Watching the play, I remained engrossed with the story, the playwright’s choppy, somewhat unpredictable choice of scenes through which the central relationship is revealed, and her lack of insistence that we find the characters likeable. The play doesn’t end so much as stop abruptly, not necessarily a bad thing. I wasn’t so crazy about Daniel Aukin’s direction. Mary Louise Wilson has played old ladies like this for years, and she could play Vera in her sleep. She doesn’t, but her performance depends on patently ladled-on old-lady mannerisms (shuffling walk, stooped shoulders) without the magnificent specificity Wilson brought to playing Big Edie in the musical version of “Grey Gardens.” And I don’t know if it’s the particular challenge of performing on the thrust stage at Lincoln Center Theater’s intimate Mitzi Newhouse, but it seemed ridiculous how rarely the actors made eye contact — Winters in particular virtually never looks at Ebert during the two Leo-and-Bec scenes.

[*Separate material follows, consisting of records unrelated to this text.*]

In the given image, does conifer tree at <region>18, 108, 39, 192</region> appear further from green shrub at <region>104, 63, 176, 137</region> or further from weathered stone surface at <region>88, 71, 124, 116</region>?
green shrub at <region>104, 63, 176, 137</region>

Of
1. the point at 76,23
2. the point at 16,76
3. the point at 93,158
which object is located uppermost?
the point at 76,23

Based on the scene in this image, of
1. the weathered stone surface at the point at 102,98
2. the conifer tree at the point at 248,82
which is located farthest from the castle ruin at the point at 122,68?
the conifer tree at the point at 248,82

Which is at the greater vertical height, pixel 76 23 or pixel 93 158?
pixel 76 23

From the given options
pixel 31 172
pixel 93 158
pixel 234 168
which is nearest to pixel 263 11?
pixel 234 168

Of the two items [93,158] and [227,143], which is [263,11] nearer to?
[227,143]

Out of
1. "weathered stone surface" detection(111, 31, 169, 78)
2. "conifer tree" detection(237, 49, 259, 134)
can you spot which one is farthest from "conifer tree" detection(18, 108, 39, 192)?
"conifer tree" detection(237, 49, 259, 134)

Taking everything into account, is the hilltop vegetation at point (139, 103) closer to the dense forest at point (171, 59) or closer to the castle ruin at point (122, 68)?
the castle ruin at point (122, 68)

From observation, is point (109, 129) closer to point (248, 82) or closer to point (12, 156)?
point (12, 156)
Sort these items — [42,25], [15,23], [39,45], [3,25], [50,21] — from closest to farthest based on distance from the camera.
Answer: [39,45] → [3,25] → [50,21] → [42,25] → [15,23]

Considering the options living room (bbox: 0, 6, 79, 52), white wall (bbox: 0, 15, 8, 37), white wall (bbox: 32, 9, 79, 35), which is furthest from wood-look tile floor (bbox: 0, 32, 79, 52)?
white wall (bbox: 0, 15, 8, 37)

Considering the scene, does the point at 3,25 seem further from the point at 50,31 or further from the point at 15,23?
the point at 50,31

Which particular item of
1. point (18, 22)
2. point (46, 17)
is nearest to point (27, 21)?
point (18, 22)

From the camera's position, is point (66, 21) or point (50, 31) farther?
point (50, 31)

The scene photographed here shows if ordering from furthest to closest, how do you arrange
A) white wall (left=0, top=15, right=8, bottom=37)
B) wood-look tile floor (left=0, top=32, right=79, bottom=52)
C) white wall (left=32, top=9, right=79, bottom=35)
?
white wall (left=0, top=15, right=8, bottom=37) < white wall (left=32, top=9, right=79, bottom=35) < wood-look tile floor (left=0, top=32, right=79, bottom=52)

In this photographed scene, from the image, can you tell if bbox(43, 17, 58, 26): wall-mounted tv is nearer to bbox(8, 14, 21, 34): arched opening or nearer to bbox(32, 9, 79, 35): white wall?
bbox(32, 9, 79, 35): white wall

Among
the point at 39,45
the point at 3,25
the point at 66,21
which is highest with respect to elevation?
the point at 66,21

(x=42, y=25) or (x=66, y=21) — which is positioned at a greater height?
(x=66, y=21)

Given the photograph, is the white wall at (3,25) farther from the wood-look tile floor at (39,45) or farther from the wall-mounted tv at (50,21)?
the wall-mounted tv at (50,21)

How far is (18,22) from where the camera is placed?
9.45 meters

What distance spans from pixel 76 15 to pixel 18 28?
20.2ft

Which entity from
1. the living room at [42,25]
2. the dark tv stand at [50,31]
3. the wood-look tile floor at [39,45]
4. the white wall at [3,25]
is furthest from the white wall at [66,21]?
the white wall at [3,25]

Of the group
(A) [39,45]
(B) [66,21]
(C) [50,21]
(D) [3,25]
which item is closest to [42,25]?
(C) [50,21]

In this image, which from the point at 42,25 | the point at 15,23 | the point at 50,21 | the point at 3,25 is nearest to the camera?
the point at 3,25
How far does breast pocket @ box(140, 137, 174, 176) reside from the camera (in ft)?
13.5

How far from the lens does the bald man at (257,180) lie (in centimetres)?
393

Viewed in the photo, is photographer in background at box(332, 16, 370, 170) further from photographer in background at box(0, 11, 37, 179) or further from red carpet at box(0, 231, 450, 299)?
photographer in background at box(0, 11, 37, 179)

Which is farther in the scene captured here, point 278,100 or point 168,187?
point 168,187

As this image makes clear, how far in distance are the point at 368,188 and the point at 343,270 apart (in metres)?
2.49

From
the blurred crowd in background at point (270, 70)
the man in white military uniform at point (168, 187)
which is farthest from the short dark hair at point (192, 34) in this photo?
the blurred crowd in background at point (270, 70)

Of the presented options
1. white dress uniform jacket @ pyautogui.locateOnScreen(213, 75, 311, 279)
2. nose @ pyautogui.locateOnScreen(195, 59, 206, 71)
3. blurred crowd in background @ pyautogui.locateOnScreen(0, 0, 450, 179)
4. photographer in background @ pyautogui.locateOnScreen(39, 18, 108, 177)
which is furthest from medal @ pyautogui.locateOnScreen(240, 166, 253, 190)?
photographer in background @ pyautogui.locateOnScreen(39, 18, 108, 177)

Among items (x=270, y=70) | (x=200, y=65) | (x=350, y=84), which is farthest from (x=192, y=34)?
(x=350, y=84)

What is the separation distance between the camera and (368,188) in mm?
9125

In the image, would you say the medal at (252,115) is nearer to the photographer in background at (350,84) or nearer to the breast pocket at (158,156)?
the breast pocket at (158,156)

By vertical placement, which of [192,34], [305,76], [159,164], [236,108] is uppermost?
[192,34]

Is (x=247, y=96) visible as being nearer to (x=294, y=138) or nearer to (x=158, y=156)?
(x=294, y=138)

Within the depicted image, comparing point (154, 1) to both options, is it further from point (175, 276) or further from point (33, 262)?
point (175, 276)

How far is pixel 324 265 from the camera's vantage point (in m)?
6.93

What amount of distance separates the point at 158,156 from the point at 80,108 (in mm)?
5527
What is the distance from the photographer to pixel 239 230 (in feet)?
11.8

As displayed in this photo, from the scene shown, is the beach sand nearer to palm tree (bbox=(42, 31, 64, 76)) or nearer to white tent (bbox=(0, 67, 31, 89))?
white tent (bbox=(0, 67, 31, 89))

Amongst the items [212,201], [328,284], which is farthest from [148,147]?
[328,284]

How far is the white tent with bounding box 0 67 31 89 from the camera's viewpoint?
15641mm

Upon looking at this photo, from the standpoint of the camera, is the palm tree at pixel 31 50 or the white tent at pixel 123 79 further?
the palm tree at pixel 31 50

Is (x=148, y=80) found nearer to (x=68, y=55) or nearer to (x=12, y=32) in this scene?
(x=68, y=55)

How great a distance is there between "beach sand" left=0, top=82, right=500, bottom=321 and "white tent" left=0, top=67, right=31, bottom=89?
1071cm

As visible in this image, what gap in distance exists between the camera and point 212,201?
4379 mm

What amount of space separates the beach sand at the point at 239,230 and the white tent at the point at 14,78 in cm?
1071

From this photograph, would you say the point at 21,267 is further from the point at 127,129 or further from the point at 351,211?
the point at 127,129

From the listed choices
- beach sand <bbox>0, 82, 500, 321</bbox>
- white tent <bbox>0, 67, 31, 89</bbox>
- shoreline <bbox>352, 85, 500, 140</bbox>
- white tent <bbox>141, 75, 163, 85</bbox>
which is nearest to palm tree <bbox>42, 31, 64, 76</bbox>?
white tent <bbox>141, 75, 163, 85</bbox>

Afterward, more things bugged me about the play. The characters seemed generic — not exactly stick figures, more fleshed in than that, but still compendia of buzzwords rather than individualized people. The best-drawn is Leo, in whom Herzog has created a recognizable 21st century character: an idealistic, good-hearted charming young man committed to adventure, blind to his own privilege, resistant to adult responsibility, and oblivious to his impact on others. He’s all about community gardens and reading Rumi poems and maintaining upper-body strength by seeking out the nearest climbing wall, although inevitably the $50 fee comes out of somebody else’s pocket.

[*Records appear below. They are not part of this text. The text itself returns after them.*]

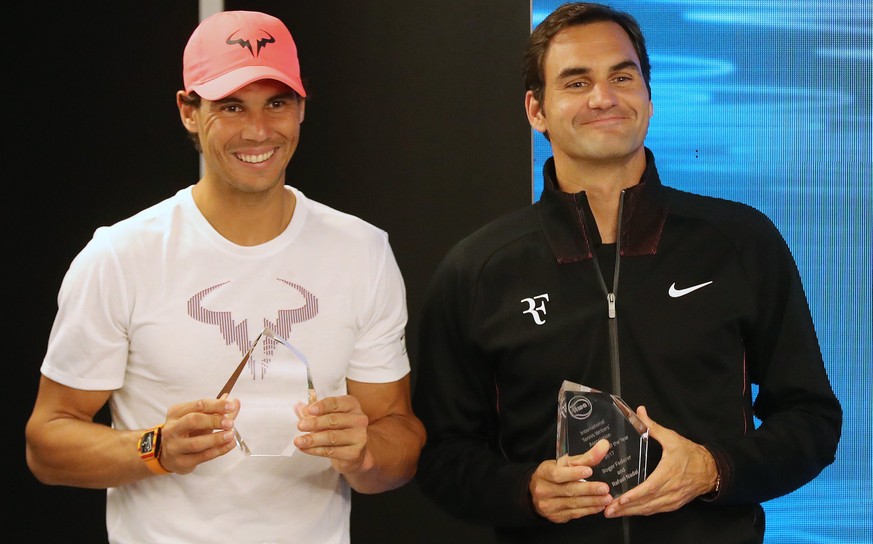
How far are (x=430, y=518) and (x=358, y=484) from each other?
110 centimetres

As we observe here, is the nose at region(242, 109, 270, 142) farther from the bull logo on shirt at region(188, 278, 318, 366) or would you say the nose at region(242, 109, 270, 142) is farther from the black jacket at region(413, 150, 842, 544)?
the black jacket at region(413, 150, 842, 544)

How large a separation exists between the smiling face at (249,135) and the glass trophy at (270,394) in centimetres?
33

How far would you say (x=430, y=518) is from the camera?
130 inches

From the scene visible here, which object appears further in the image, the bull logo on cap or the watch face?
the bull logo on cap

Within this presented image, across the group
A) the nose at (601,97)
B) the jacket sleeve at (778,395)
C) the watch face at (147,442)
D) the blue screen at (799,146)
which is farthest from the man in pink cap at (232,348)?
the blue screen at (799,146)

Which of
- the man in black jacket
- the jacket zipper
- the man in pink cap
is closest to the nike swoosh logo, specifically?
the man in black jacket

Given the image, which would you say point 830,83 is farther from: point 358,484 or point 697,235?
point 358,484

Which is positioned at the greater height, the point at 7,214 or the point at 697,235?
the point at 7,214

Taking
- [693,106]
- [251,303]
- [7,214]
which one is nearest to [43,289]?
[7,214]

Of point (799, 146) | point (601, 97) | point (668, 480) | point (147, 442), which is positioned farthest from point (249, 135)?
point (799, 146)

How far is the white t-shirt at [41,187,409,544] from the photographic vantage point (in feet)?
7.15

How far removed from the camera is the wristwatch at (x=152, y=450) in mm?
2086

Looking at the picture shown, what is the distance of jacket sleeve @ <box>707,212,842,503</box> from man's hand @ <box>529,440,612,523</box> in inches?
10.3

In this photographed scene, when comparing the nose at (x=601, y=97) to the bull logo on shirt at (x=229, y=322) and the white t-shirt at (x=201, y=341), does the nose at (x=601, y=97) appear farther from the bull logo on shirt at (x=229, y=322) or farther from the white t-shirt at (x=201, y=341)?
the bull logo on shirt at (x=229, y=322)
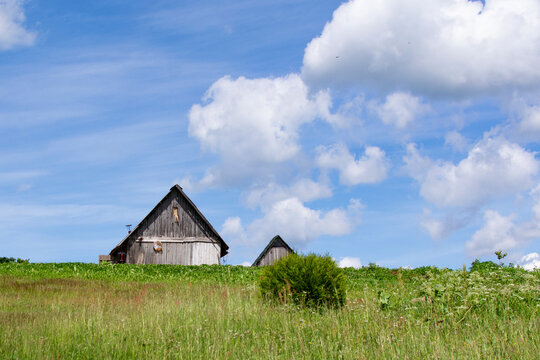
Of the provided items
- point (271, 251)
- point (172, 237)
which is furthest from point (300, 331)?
point (271, 251)

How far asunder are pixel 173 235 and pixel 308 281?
87.7 ft

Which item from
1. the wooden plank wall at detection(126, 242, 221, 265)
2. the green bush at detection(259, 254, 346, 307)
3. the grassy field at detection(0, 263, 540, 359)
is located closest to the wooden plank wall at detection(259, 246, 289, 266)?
the wooden plank wall at detection(126, 242, 221, 265)

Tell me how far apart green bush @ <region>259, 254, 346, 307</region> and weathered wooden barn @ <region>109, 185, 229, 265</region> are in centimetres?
2542

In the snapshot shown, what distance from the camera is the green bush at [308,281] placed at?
10727mm

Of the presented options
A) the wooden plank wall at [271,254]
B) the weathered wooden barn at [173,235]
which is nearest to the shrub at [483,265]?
the weathered wooden barn at [173,235]

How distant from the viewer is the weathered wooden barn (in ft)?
118

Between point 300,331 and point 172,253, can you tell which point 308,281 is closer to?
point 300,331

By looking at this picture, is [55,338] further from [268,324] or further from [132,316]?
[268,324]

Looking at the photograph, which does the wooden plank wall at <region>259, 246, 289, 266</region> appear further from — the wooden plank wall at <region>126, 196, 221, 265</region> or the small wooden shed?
the wooden plank wall at <region>126, 196, 221, 265</region>

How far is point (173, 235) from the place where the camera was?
3616 cm

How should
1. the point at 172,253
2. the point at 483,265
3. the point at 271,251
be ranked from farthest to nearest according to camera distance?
1. the point at 271,251
2. the point at 172,253
3. the point at 483,265

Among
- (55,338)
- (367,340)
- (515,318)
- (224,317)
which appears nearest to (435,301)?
(515,318)

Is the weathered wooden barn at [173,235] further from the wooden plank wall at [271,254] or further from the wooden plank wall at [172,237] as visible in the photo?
the wooden plank wall at [271,254]

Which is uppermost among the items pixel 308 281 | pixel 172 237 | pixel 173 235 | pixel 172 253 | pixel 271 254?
pixel 173 235
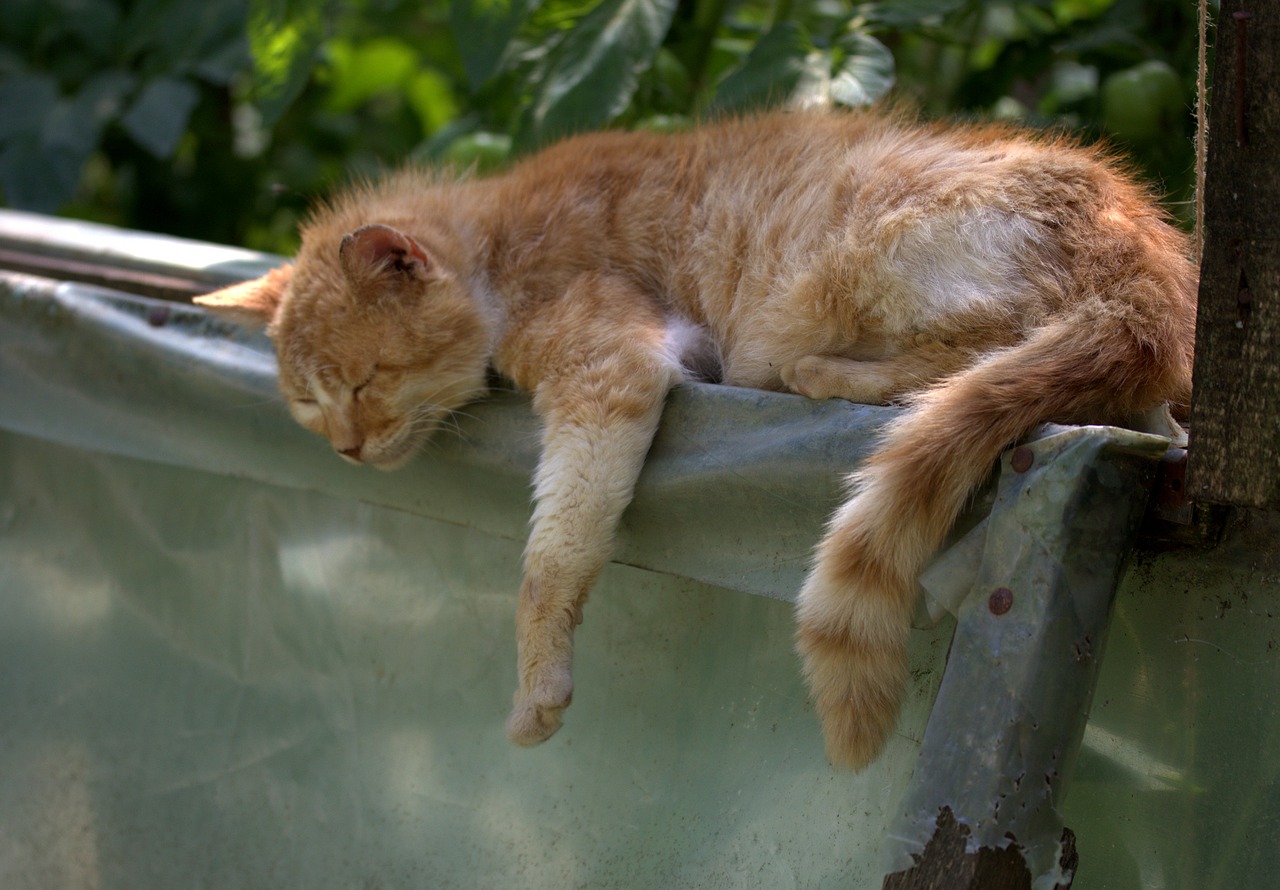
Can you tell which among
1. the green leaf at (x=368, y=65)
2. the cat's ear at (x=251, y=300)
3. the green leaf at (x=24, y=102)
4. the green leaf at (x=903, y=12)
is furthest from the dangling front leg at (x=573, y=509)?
the green leaf at (x=368, y=65)

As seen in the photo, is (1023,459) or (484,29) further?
(484,29)

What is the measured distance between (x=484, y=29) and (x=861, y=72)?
2.89ft

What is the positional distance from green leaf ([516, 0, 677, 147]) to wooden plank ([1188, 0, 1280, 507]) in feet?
5.74

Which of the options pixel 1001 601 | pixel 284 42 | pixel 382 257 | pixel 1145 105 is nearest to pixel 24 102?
pixel 284 42

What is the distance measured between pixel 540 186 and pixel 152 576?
3.97 ft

At first I thought it was commentary on Leo that he instantly refused his grandmother’s offer of a banana because of its excessive carbon footprint but a few minutes later accepts a cup of coffee, even though last time I checked there were no coffee plantations in the West Village. But throughout the play, indications of political sentiment never really push past superficial references. Bec’s declaration “I’ve built houses in Ecuador and taught English in Mali and installed solar panels in Kathmandu” supposedly tells us everything we need to know about her civic-minded values, but those are fill-in-the-blank shorthand expressions. We never learn anything more about what those experiences mean to her. It’s amusing and pertinent to note that New York Jews might view 20th-century communism quite differently than second-generation Chinese immigrants, but Amanda’s extreme reaction to seeing a book about communism on Vera’s bookshelf seemed bogus. And although we know from the Sunday New York Times that Vera is based on the playwright’s own grandmother (Vera also appears in Herzog’s play “After the Revolution”), the fictional Vera mouths only the most general comments about Marx or her late husband’s expertise about Cuba, while her real-life counterpart Leepee Joseph apparently has a detailed engagement with, for instance, Occupy Wall Street.

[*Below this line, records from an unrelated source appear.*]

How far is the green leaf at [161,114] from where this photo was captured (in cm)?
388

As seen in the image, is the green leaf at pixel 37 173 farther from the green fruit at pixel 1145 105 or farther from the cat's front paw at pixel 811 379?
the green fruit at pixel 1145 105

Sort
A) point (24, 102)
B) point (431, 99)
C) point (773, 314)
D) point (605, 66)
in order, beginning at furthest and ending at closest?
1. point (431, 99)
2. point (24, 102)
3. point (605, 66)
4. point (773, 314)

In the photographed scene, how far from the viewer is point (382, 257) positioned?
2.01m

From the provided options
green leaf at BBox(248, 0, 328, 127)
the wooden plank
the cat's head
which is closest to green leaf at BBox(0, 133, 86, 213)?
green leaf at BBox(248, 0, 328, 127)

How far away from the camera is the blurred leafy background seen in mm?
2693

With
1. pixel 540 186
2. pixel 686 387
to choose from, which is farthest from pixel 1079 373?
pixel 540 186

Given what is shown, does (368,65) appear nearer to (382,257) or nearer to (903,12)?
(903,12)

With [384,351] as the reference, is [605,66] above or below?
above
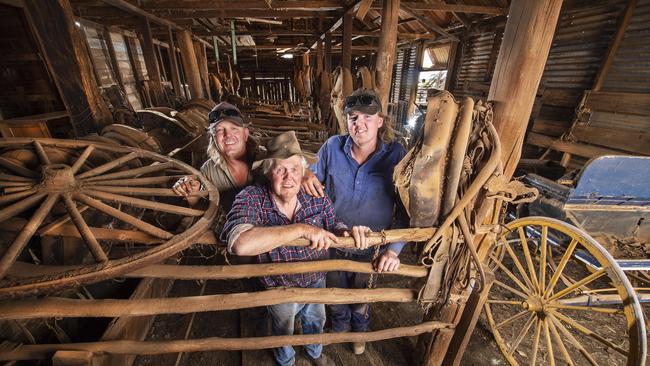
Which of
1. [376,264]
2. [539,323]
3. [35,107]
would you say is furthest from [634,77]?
[35,107]

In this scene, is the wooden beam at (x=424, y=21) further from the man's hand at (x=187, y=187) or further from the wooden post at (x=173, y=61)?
the wooden post at (x=173, y=61)

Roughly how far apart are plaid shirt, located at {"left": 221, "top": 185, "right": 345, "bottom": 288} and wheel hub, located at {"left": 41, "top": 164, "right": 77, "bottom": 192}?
114 centimetres

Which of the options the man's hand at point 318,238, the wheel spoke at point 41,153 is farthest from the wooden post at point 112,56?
the man's hand at point 318,238

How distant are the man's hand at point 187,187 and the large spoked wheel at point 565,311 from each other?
9.03ft

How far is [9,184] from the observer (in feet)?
5.76

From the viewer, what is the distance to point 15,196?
1655mm

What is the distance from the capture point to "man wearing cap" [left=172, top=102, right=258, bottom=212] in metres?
2.55

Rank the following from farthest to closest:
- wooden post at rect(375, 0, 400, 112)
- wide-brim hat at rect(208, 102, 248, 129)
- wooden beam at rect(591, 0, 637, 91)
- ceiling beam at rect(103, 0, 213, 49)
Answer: wooden beam at rect(591, 0, 637, 91) < ceiling beam at rect(103, 0, 213, 49) < wooden post at rect(375, 0, 400, 112) < wide-brim hat at rect(208, 102, 248, 129)

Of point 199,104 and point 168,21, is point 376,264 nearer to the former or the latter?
point 199,104

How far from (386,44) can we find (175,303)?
4335mm

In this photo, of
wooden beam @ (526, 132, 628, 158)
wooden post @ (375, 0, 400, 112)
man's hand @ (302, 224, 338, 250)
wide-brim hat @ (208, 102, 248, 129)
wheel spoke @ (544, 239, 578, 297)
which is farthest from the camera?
wooden beam @ (526, 132, 628, 158)

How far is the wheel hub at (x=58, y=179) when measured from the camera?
1784mm

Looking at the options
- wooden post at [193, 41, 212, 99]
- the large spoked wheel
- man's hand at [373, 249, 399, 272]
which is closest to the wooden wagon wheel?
man's hand at [373, 249, 399, 272]

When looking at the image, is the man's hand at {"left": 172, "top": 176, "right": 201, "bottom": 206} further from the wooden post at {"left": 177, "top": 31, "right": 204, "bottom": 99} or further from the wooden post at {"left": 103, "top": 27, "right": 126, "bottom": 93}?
the wooden post at {"left": 103, "top": 27, "right": 126, "bottom": 93}
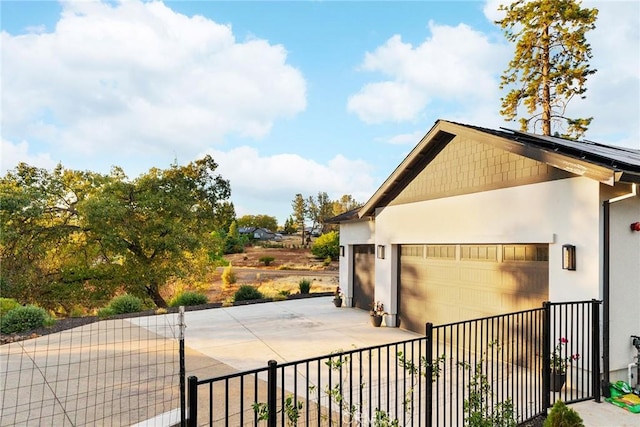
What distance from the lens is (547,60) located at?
1633cm

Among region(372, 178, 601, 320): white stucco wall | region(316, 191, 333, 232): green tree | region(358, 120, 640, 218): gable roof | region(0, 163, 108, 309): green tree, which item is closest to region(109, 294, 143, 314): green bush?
region(0, 163, 108, 309): green tree

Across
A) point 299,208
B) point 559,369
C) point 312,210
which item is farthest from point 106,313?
point 299,208

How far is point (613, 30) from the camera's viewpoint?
45.8 feet

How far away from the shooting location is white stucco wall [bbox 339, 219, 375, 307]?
11.8 meters

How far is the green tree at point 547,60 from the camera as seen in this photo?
49.8ft

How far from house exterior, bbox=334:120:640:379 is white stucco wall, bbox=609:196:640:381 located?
15mm

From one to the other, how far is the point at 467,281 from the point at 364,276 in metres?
4.86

I suppose it comes down to the difference between playwrights who have political consciousness and those who have no particular politics but borrow the trappings in order to give color to an otherwise conventional living-room drama. I’m thinking of Lisa Kron’s rich and complicated “In the Wake,” whose characters reflected the author’s own spirited, non-dogmatic struggle to make sense of contemporary social issues; portraying their efforts to integrate their beliefs with their social behavior, Kron simultaneously sought out, articulated, and critiqued numerous points along the political spectrum. Herzog looks at politics from the outside. “4000 Miles” is warm-hearted and pleasant but a lesser play for exercising lip service rather than digesting real ideas.